*Exercise aim*.
Print the entries verbatim, leaving out the images they contain.

*Source information*.
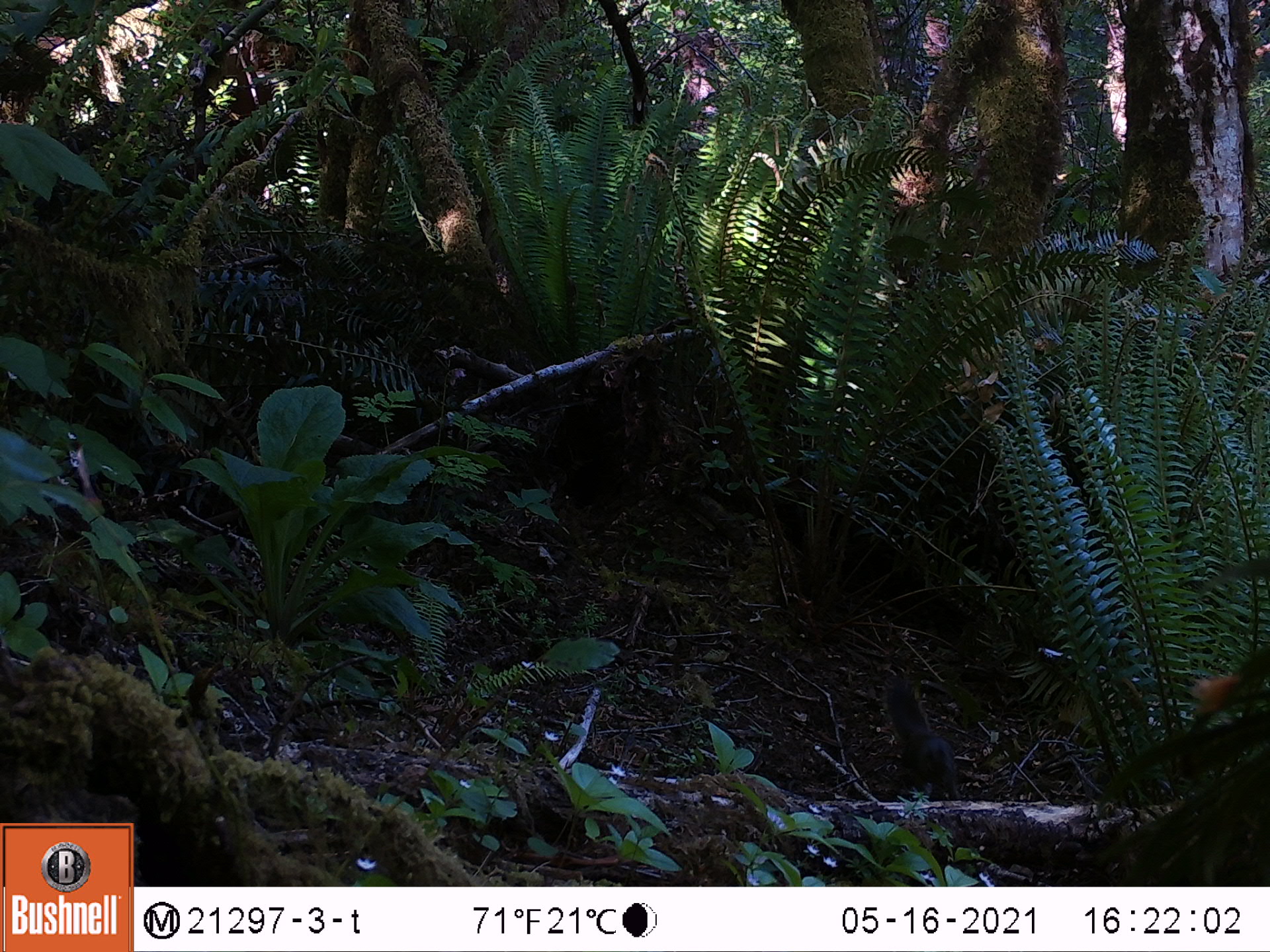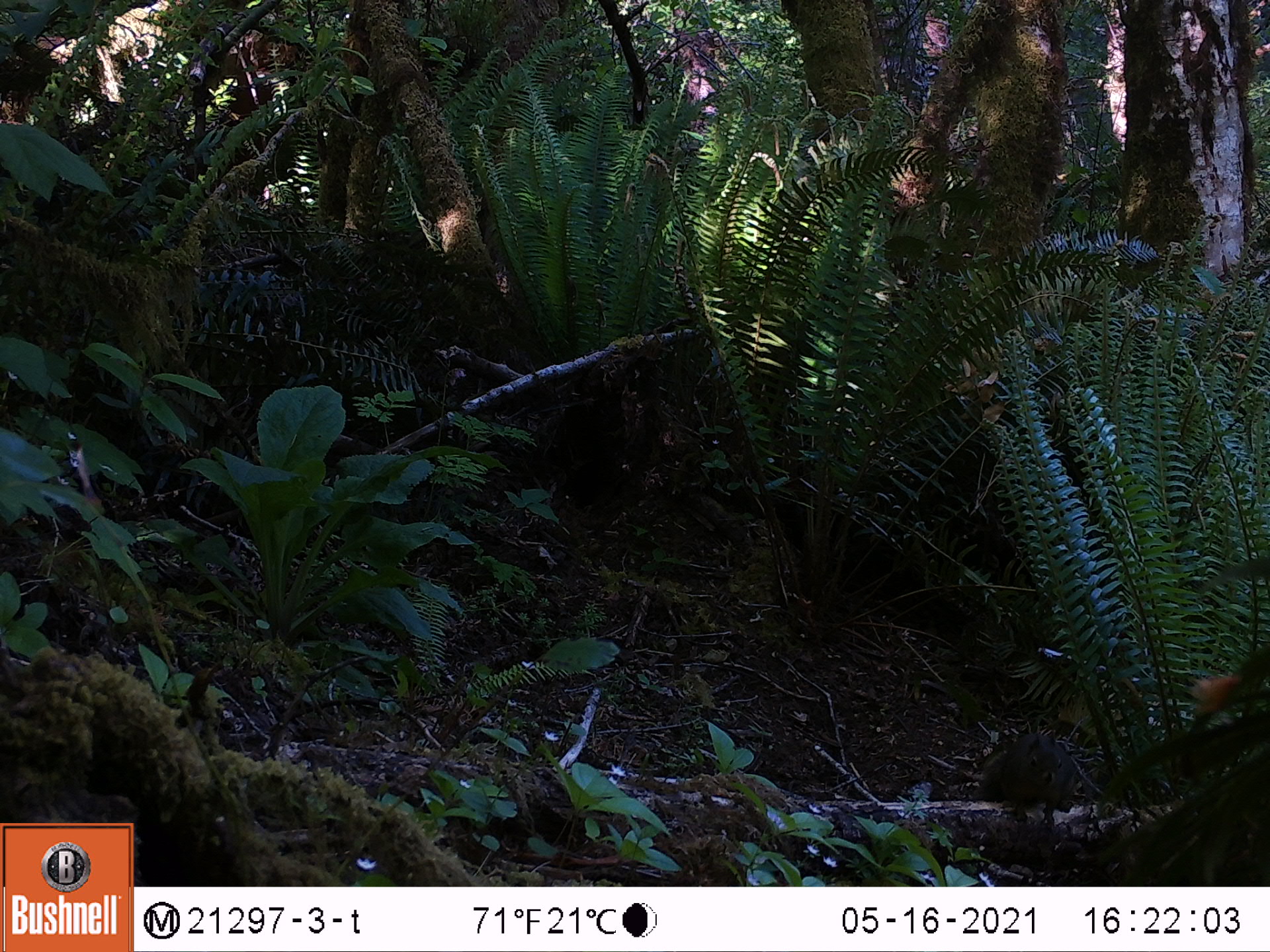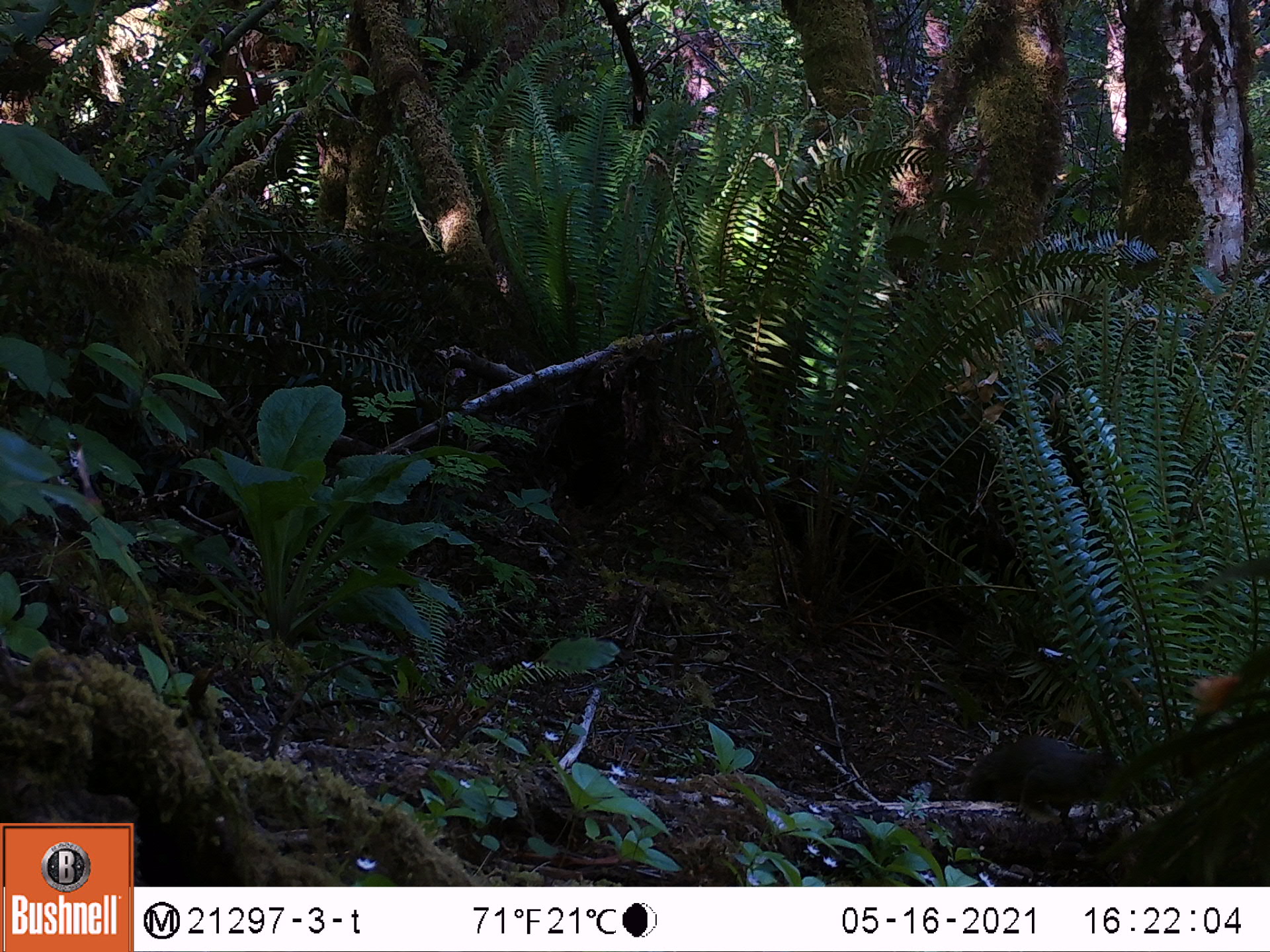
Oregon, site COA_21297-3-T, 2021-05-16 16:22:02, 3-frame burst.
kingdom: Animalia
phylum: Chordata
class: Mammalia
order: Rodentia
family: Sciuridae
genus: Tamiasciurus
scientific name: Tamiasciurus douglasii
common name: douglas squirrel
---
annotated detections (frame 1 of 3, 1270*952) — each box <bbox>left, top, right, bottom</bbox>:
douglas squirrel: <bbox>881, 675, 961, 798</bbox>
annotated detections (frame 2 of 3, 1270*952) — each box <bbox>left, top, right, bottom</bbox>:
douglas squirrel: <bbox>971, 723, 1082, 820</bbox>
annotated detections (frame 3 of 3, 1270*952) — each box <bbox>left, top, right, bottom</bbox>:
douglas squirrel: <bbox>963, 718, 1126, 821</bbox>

*Output*.
Oregon, site COA_21297-3-T, 2021-05-16 16:22:02, 3-frame burst.
kingdom: Animalia
phylum: Chordata
class: Mammalia
order: Rodentia
family: Sciuridae
genus: Tamiasciurus
scientific name: Tamiasciurus douglasii
common name: douglas squirrel
---
annotated detections (frame 1 of 3, 1270*952) — each box <bbox>left, top, right, bottom</bbox>:
douglas squirrel: <bbox>881, 675, 961, 798</bbox>
annotated detections (frame 2 of 3, 1270*952) — each box <bbox>left, top, right, bottom</bbox>:
douglas squirrel: <bbox>971, 723, 1082, 820</bbox>
annotated detections (frame 3 of 3, 1270*952) — each box <bbox>left, top, right, bottom</bbox>:
douglas squirrel: <bbox>963, 718, 1126, 821</bbox>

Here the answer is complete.